[sic] Magazine

Layton & Wood – “When? Softly”

‘Ever Decreasing Circles.’

Duo John Layton and Christopher Wood have music backgrounds based in jazz and orchestral music. Layton’s father was a jazz pianist and both were members of the Leeds based 58-piece orchestra. Wood is also a writer and artist. None of this gives too many clues as to what “When? Softly” sounds like. Layton’s love of free jazz, ambient and pan global music is more an indicator of where the listener will find themselves with this album.

Starting off with ‘Isle’ with what sounds like someone tuning up a guitar in the middle of a jungle. Its all random notes and strums with tendrils of electronic sound ,and with insect chirrups and sweet bird song. The music has an extremely pleasant almost eden-ist like quality which runs into track two ‘Remember’. And then the next track, I hesitate to call them songs, does pretty much the same. And then the next one….and the one after and well you get the picture I’m sure.

There is nothing inherently wrong with what Layton & Wood’s approach, like I said, it’s relaxing and extremely pleasant to listen to but halfway through “When? Softly ” I started to wonder when it might change tack or approach. To be fair ‘Somnolent’ ( make your own joke here ) has what sounds like whale song coursing through and ‘The Innocent’ sounds less pastoral and more like the ambient effects on Blade Runner. ‘Remember’ which curiously I’d forgotten about adds by comparison dynamic whooshing keyboards. Best of all is ‘Unknowing’ which weaves a subtle melodic keyboard throb into the random squeaks and effects.

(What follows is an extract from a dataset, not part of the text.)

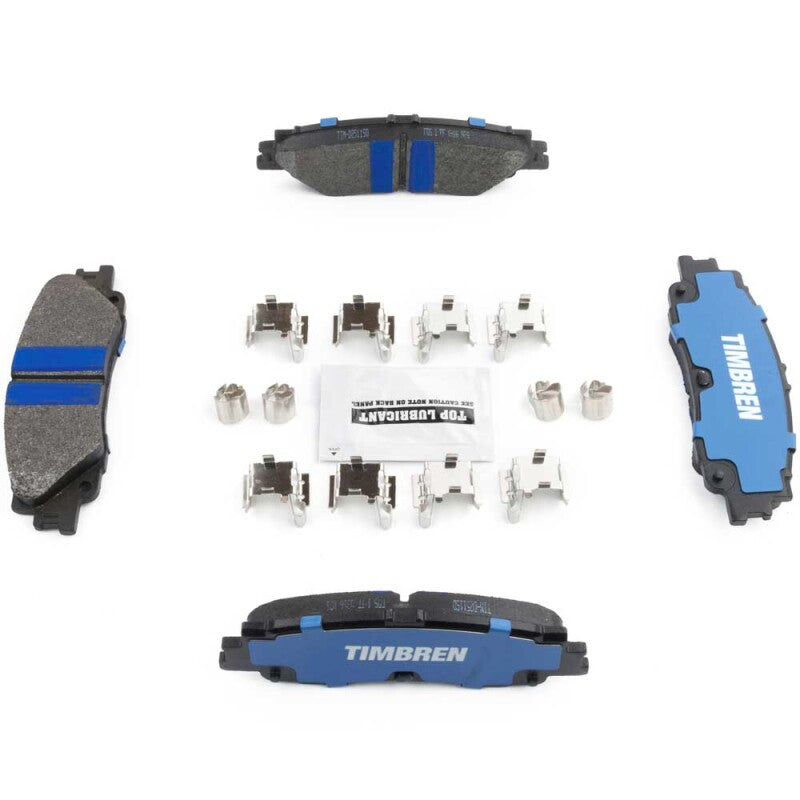Timbren 24-25 Lexus GX550/Toyota Land Cruiser BES Severe Duty Semi-Metallic Brake Pads - Rear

More of this, mixing the accessible and the experimental would have made this album a more rewarding listen. The hard line experimental approach is to be admired but if your idea is one note stretched to infinity (or what feels like it) then the listener, or most certainly this listener rapidly disengages and the attention wanders off. It could be argued in fairness that with ambient music this is very much the intention.

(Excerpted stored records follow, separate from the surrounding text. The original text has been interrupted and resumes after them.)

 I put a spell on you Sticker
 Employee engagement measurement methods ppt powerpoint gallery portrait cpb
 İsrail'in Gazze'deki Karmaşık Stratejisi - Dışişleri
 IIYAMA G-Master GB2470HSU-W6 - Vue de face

The duo’s label asserts that “When? Softly” comprises of nine different tracks in one organic whole. The fact the album was recorded in real time without computer intervention is impressive but the organic whole is too much of just that. As a soundcape “When? Softly” tends to wander aimlessly round in circles rather than stretching its legs and heading off boldly for horizons unknown.